BEGIN SOURCE EXTRACT
This article is inspired by Realizing the Power of Now, a series of talks by Eckhart Tolle. Don’t worry skeptics; I’m going to be talking psychology, not spirituality, today.

As I’ve written about many times previously, there is a great deal of conflict between the brain and body, or if you like, the conscious and subconscious. And it does NOT help you compose or produce any better.

The brain tends to be the biggest troublemaker, mostly because it doesn’t know when to shut up.

It will try and make creative decisions, but these will be based on logical factors like what your contemporaries are doing, what riffs worked for you in the past, etc.

This results in one-dimensional or ‘pandering’ music, where it sounds like a washed-out clone of it’s brethren.

The body is rather more mysterious in the eyes of science, expressing itself through sensations and emotions. The upside is those vague perceptions are informed by a LOT more information, as when we have an intuition about something.

Ideally the subconscious is the one pulling the strings, with the brain stepping in for more calculated decisions, like the length of reverb time, or the best mastering settings for a particular streaming service.

In practice however, the conscious brain is all too comfortable overriding the body’s intelligence. One way to prevent this, is by focusing on the present moment, or the now.

Okay, a little background: Our consciousness generally works by drawing from the past, or planning for the future. There’s some in-the-moment calculations, but most activity falls into the other two categories.

This can (and usually does) turn dysfunctional, as when we ruminate about the past, and/or worry about the future.

So to eliminate that, we can learn to keep our focus on what’s happening in the present moment – what Eckhart Tolle has called the razor’s edge of now.

man getting shaved with razor
And staying in the present moment while using a razor is HIGHLY recommended.

Here’s a useful trick: Ask yourself, what at this very moment, is lacking?

You can probably think of tons of things you wish were different – the difficult client, the track you have to finish by tomorrow, etc. – but if you really think about it, these concerns only exist in the past or future.

What’s lacking at this very moment? Well, my back is a bit sore, I’m tired from a long week, but these are minor things. Nothing that would stand in the way of creating music.

And by the way, this does NOT mean you just go through life never thinking about the future. You still plan for the future, but you do so in the NOW, allowing your brain and body to work together. 

'I've got an idea! I'll work on not thinking so much!'

As the picture above illustrates however, this is not so easily accomplished – the brain LOVES to get involved, so much so that as soon as you think about staying present, you are no longer present. You are just watching the thought.
END SOURCE EXTRACT
WORK TO BE COMPLETED
Continue the article on staying in the present moment while making music, starting right after its final sentence.
BEGIN GIVEN INFORMATION
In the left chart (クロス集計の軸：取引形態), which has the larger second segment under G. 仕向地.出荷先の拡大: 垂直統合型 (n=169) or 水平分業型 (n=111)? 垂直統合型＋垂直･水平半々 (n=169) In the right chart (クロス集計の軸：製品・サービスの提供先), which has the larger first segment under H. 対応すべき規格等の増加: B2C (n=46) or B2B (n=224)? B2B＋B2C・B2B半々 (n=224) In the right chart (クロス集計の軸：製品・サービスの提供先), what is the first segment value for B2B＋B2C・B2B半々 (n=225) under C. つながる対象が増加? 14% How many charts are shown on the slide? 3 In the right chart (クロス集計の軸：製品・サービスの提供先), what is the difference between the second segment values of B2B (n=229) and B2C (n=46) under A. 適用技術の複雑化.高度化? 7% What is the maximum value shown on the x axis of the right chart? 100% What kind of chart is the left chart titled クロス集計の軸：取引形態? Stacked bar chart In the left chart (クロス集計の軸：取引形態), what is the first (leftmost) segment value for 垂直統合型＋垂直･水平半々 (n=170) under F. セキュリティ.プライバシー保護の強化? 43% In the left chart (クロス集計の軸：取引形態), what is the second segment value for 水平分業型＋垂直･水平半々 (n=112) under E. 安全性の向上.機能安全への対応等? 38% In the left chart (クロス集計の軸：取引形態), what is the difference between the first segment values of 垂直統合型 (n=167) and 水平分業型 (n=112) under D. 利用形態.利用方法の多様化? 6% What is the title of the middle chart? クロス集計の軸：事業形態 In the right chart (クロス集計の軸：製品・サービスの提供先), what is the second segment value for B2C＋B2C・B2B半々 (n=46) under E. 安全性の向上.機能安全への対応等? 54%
END GIVEN INFORMATION
RESULT OF THIS TASK
When in front of your DAW or score sheet, your brain may try to assert itself with various thoughts and opinions, or even co-opt your body sensations of anxiety or impatience.

In time however, these feelings will start to die away, and ideas start to gently present themselves.

Which is great – in theory. So, how do we go from here to practicing our presence? (How’s that for alliteration?) Well please…

I’ve already talked about the advantages of improving your focus through meditation here, so “now” (heh) would be a good time to review them.

The more familiar you are with producing or composing music, the more easily ideas will come when you focus on the present. Keep honing that craft!

Also, it will take a little time, especially at the beginning, for your brain to quiet down and make way for the subconscious. Be sure to leave some extra time for your projects – rushed deadlines kill creativity.

Even when your brain calms down, ideas don’t always appear automatically. In that case, try something, anything, to get the ball rolling. Transpose a chord. Throw in an unusual plugin. Go outside and run around the house three times.

As you become more experienced, pay attention to the moment in which you hear each new or altered sound – before the brain kicks in.

As Eckhart explains, there’s a moment, when we first perceive something, when the brain has not yet analyzed and labelled it. There is only pure, undiluted, awareness.

This is where our honest feelings about what we hear surface, where we can genuinely tell whether we’ve created something beautiful to our ears, or it isn’t quite hitting the mark.

If we miss this, a moment later the brain steps in with, ‘ah, my fans will love this!’ or ‘ugh, that sounds so raspy’, or something, and then that thought will dictate how we feel next.

But developing this skill of staying in the now allows us increasingly to know what we are creating isn’t just generally ‘good’ music: It’s aligned with the kind of good WE want to create.

woman making heart at herself

So learning to stay in the now is vital to getting our mental chatter out of the way and improving the quality of our creative insights. But it’s usefulness doesn’t end at the studio door.

Imagine going through your day without all the worrying, all the ruminating, about what was and could be. How much more pleasant would that make the experience?

One of the best things about staying focused on the now, is you can start practicing – right now. When else is there?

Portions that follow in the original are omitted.